**The task:** Please find every line of the listing below where "California" occurs and copy it.

**Data for review:**
━━━━━━━━━━

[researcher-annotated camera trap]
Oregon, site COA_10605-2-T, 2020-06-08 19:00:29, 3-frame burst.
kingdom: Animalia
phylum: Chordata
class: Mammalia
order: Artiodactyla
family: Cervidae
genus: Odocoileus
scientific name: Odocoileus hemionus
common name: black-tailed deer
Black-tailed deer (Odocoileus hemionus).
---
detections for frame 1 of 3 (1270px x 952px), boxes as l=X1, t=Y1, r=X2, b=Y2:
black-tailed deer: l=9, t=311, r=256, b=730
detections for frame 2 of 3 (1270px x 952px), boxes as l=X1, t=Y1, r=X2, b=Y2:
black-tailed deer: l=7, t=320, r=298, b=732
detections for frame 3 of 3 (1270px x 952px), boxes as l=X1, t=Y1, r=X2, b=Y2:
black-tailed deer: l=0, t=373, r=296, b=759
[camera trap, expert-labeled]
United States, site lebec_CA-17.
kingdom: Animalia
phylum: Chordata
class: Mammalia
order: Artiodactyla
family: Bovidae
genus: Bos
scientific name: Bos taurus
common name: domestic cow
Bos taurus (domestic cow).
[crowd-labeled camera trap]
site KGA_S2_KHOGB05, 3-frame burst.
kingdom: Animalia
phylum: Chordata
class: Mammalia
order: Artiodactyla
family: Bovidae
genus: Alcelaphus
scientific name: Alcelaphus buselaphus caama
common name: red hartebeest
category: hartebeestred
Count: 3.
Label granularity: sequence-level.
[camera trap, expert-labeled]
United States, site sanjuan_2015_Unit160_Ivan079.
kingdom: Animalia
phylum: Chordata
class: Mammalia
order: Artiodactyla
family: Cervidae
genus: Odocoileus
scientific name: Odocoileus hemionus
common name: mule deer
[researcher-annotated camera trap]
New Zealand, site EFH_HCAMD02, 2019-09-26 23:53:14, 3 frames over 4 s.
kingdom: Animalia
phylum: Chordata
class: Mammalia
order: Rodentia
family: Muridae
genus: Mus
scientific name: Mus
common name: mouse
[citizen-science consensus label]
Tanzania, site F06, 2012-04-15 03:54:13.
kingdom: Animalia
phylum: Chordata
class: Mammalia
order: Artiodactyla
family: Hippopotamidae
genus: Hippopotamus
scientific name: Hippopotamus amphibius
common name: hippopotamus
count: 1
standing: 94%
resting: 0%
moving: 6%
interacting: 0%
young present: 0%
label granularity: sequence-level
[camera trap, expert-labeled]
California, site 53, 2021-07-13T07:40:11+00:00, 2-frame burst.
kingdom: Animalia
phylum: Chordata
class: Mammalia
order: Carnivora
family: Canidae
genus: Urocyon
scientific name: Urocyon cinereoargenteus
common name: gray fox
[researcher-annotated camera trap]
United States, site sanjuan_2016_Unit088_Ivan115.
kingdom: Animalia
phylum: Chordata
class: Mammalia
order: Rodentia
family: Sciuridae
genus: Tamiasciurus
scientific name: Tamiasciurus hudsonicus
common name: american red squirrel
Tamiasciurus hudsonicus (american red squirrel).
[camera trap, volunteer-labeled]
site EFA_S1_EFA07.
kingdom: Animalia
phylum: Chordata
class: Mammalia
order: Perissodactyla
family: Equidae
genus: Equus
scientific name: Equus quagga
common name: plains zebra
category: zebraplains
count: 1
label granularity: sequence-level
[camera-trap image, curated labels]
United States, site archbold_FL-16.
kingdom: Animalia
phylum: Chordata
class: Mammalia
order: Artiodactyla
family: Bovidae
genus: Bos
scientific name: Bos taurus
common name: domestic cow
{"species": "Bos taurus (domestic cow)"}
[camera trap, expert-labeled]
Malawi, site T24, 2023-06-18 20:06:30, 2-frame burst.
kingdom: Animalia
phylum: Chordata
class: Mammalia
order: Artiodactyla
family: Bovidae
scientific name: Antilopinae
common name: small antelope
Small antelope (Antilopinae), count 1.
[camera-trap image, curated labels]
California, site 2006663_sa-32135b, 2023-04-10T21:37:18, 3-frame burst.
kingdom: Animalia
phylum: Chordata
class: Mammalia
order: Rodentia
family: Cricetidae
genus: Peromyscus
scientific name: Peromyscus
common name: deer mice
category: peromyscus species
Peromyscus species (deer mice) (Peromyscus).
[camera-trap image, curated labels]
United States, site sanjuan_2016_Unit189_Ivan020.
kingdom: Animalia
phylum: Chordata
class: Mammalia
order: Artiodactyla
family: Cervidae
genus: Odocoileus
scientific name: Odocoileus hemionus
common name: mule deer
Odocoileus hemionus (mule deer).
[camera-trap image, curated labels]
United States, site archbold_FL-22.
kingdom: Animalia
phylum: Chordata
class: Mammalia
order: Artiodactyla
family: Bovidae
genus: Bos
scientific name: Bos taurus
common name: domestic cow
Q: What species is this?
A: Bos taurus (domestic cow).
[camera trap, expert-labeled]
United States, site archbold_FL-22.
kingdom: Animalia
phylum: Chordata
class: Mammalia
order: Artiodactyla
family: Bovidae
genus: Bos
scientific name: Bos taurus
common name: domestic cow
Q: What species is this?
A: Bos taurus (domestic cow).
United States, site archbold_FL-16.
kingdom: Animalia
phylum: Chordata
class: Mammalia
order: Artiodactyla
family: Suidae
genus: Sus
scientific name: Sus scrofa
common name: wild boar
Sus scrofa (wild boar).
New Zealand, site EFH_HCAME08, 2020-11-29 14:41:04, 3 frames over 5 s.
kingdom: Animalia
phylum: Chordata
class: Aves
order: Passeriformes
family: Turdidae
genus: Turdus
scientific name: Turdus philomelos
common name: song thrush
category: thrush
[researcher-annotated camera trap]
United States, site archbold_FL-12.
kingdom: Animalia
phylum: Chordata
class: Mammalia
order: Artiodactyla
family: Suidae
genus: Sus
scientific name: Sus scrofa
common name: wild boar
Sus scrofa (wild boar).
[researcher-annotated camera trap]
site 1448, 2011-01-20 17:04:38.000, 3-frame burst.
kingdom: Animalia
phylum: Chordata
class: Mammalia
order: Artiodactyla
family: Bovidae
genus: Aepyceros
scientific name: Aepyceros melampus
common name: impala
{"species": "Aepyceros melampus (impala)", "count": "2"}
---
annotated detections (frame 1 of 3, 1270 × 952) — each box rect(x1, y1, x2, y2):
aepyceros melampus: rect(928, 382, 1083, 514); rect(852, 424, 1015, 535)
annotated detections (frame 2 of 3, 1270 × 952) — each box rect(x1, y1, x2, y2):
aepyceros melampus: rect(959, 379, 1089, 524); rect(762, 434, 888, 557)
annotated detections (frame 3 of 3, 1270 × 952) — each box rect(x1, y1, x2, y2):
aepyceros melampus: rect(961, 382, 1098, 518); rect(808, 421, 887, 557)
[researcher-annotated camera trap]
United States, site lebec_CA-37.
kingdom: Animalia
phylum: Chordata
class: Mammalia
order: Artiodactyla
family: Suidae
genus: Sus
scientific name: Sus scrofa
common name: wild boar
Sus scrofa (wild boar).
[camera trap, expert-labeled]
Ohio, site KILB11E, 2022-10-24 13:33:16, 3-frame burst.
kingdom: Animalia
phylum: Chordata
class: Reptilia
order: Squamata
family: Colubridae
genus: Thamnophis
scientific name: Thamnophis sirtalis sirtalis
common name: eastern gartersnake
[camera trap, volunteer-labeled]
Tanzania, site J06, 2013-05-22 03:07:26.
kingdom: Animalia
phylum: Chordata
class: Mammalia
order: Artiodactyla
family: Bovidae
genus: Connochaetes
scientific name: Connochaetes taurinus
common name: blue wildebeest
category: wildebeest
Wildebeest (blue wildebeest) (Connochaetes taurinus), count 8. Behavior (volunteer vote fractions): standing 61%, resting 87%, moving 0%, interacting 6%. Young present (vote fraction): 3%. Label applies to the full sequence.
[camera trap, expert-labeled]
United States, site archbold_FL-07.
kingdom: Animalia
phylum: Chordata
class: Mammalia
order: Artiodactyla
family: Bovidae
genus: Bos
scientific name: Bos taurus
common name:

━━━━━━━━━━

**Expected answer:**
California, site 53, 2021-07-13T07:40:11+00:00, 2-frame burst.
California, site 2006663_sa-32135b, 2023-04-10T21:37:18, 3-frame burst.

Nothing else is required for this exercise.